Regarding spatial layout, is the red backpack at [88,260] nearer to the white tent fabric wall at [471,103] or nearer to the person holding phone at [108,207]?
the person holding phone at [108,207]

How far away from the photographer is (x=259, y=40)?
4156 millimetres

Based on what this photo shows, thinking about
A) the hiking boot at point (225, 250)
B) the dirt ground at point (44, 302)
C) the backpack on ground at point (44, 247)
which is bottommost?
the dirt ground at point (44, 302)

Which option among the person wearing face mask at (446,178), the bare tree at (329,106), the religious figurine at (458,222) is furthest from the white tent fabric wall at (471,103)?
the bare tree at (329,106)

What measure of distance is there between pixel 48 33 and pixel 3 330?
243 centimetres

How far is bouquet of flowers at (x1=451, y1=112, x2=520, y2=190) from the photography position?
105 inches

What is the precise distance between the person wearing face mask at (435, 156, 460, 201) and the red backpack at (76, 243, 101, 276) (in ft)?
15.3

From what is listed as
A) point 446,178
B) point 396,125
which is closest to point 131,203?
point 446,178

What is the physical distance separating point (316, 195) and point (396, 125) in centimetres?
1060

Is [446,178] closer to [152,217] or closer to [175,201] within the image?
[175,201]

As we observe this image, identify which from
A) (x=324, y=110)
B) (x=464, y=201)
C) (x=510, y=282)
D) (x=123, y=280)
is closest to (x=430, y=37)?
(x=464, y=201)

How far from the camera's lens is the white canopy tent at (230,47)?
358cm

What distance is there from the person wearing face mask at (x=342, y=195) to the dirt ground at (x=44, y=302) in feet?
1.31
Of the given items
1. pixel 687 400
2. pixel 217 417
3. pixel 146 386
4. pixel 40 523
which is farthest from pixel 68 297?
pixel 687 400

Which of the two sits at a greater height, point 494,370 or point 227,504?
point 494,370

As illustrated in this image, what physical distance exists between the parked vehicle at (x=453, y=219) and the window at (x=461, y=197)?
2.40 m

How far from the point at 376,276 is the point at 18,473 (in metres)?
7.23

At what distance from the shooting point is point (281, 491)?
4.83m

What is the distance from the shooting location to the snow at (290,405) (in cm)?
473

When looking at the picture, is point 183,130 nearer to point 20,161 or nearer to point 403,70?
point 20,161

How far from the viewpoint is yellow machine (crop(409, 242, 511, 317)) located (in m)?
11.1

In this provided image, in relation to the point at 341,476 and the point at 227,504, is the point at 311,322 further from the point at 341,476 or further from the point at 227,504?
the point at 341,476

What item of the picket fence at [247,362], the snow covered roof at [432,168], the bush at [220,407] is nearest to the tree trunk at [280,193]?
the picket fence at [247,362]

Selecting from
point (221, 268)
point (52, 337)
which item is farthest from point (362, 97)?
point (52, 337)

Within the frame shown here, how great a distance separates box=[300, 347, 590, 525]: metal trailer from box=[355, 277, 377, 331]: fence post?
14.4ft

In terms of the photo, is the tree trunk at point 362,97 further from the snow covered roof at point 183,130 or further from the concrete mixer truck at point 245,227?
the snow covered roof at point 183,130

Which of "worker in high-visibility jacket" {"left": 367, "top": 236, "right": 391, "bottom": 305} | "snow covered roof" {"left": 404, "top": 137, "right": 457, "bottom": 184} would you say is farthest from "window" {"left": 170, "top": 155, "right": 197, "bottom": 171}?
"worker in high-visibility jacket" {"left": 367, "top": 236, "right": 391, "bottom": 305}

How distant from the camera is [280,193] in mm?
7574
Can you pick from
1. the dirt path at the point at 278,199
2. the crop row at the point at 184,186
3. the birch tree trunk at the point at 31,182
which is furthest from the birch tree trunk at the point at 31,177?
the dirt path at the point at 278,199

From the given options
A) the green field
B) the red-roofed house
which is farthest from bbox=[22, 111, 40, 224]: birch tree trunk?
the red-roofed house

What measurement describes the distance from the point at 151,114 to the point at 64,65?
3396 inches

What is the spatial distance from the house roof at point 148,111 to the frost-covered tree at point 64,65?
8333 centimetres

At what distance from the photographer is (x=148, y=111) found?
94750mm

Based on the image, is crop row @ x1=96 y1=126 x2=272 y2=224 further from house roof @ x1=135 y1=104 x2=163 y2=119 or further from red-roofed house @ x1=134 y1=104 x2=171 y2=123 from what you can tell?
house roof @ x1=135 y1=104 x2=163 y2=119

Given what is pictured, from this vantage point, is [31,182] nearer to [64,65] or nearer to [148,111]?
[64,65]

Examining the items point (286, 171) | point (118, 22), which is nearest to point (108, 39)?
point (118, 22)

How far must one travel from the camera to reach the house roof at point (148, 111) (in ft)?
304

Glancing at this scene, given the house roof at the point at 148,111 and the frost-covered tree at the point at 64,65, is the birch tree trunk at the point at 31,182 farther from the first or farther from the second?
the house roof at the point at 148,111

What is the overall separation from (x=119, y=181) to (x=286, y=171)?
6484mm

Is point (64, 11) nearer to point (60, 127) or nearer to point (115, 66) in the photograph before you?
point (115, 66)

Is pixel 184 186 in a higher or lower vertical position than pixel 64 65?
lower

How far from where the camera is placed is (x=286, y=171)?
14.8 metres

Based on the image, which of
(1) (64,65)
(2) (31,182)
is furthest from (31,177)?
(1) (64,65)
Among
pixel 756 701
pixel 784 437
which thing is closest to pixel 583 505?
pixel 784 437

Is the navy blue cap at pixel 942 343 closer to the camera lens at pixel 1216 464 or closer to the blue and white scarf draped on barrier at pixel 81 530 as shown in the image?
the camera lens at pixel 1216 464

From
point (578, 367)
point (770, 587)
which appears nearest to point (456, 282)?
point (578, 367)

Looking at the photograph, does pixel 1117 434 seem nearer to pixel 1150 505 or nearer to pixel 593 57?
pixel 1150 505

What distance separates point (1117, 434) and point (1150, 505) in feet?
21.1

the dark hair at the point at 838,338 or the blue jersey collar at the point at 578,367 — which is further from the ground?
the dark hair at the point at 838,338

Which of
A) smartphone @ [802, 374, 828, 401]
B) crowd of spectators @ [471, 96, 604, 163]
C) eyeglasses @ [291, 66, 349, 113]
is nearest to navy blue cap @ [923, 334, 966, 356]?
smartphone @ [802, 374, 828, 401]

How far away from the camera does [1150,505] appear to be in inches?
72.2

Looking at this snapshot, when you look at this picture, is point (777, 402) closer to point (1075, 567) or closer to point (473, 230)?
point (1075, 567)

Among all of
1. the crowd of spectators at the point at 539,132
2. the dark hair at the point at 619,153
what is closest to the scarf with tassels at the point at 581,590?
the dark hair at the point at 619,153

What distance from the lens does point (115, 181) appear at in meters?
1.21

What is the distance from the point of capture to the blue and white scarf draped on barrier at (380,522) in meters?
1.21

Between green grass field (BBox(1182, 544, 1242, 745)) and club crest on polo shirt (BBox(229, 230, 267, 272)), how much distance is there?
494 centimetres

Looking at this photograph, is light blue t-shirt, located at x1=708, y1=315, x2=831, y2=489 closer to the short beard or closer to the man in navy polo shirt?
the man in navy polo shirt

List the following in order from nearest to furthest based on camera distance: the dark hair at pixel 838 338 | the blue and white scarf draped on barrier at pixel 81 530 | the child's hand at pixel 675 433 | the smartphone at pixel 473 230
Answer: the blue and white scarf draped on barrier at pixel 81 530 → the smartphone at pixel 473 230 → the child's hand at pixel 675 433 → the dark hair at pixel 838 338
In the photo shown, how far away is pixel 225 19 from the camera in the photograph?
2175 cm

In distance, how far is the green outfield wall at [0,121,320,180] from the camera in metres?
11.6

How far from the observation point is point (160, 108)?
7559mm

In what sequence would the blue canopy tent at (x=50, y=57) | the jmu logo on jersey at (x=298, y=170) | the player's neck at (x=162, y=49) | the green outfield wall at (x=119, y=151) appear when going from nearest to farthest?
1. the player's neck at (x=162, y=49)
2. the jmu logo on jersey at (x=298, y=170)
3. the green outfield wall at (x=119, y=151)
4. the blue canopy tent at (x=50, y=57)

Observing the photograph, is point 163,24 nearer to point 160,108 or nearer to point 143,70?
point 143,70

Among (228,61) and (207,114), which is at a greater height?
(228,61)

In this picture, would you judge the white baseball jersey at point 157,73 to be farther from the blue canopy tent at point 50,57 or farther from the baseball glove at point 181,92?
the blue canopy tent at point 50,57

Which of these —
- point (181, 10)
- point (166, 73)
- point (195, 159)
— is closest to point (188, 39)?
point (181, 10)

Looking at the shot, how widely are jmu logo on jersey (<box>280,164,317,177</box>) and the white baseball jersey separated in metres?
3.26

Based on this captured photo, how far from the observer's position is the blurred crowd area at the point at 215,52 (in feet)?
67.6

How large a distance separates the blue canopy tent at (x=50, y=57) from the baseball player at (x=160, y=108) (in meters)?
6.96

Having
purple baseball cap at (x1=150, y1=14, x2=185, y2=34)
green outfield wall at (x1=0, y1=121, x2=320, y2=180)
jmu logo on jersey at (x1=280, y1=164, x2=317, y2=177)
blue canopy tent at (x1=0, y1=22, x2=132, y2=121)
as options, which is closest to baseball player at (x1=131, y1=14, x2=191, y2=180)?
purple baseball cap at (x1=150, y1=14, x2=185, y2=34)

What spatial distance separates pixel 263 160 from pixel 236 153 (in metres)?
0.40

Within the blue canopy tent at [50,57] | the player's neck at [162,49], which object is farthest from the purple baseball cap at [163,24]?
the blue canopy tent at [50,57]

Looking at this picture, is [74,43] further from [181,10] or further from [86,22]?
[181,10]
--- --- ---
**SET TASK:** Reproduce the rows word for word, starting at the first line and ending at the line that contains "243 centimetres". Include both of those lines and nothing beyond them.

**WORKED ANSWER:**
Regarding spatial layout, is the red backpack at [88,260] nearer to the white tent fabric wall at [471,103] or nearer to the person holding phone at [108,207]?
the person holding phone at [108,207]

How far away from the photographer is (x=259, y=40)?
4156 millimetres

Based on what this photo shows, thinking about
A) the hiking boot at point (225, 250)
B) the dirt ground at point (44, 302)
C) the backpack on ground at point (44, 247)
which is bottommost?
the dirt ground at point (44, 302)

Which option among the person wearing face mask at (446,178), the bare tree at (329,106), the religious figurine at (458,222) is furthest from the white tent fabric wall at (471,103)?
the bare tree at (329,106)

What measure of distance is there between pixel 48 33 and pixel 3 330?
243 centimetres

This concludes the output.